● PASSAGE GIVEN
+ + + + +
# Driving on topsail



## NCGUY (May 14, 2010)

Can you drive on the beach at topsail throughout the year or there is a permit I need to get. Never done it before and I have been thinking about doing it the 19-22. Also I haven't driven on the beach before what is some things I need to bring and some advise about driving on sand. Thanks for the help


----------



## holland (Apr 25, 2009)

The only place you can drive is on the north end of the island where the inlet is but you cant drive along the actual beach just along the inlet. Where the inlet meets the ocean is usually a productive area to fish plus you can catch all your bait in the marshes there is plenty of mud minnows shrimp and mullet in the small pools left at low tide.


----------



## Byron/pa (Mar 14, 2007)
+ + + + +
Scene question records:
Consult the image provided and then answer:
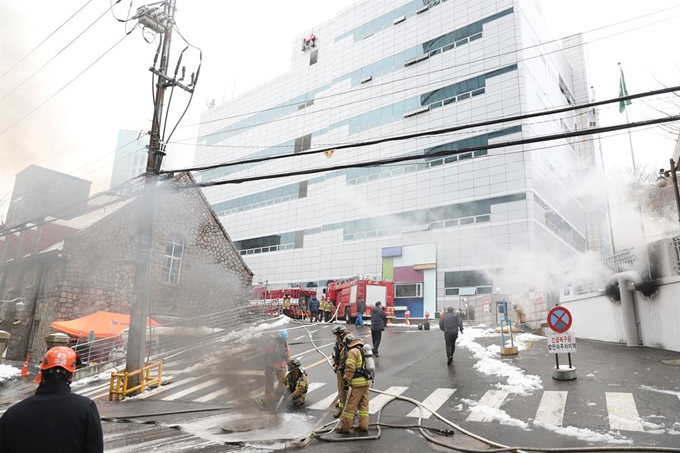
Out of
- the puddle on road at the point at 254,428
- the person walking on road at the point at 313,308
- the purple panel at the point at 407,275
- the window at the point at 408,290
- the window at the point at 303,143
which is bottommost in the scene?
+ + + + +
● EXERCISES TO COMPLETE
#1 Rewrite the paragraph of the Topsail driving thread that begins "The only place you can drive" as a bulleted list, keeping its main facts.
#2 Change the part of the Topsail driving thread that opens with the words containing "# Driving on" and closes with "(Apr 25, 2009)" by replacing "beach" with "shore".
The data above come from a different source than the Topsail driving thread.

● RESULTS
#1
- Driving is permitted only at the north end of the island, where the inlet is.
- Driving is allowed along the inlet but not along the actual beach.
- The spot where the inlet meets the ocean is usually a productive fishing area.
- Bait can be caught in the marshes, where small pools left at low tide hold plenty of mud minnows, shrimp and mullet.

#2
# Driving on topsail



## NCGUY (May 14, 2010)

Can you drive on the shore at topsail throughout the year or there is a permit I need to get. Never done it before and I have been thinking about doing it the 19-22. Also I haven't driven on the shore before what is some things I need to bring and some advise about driving on sand. Thanks for the help


----------



## holland (Apr 25, 2009)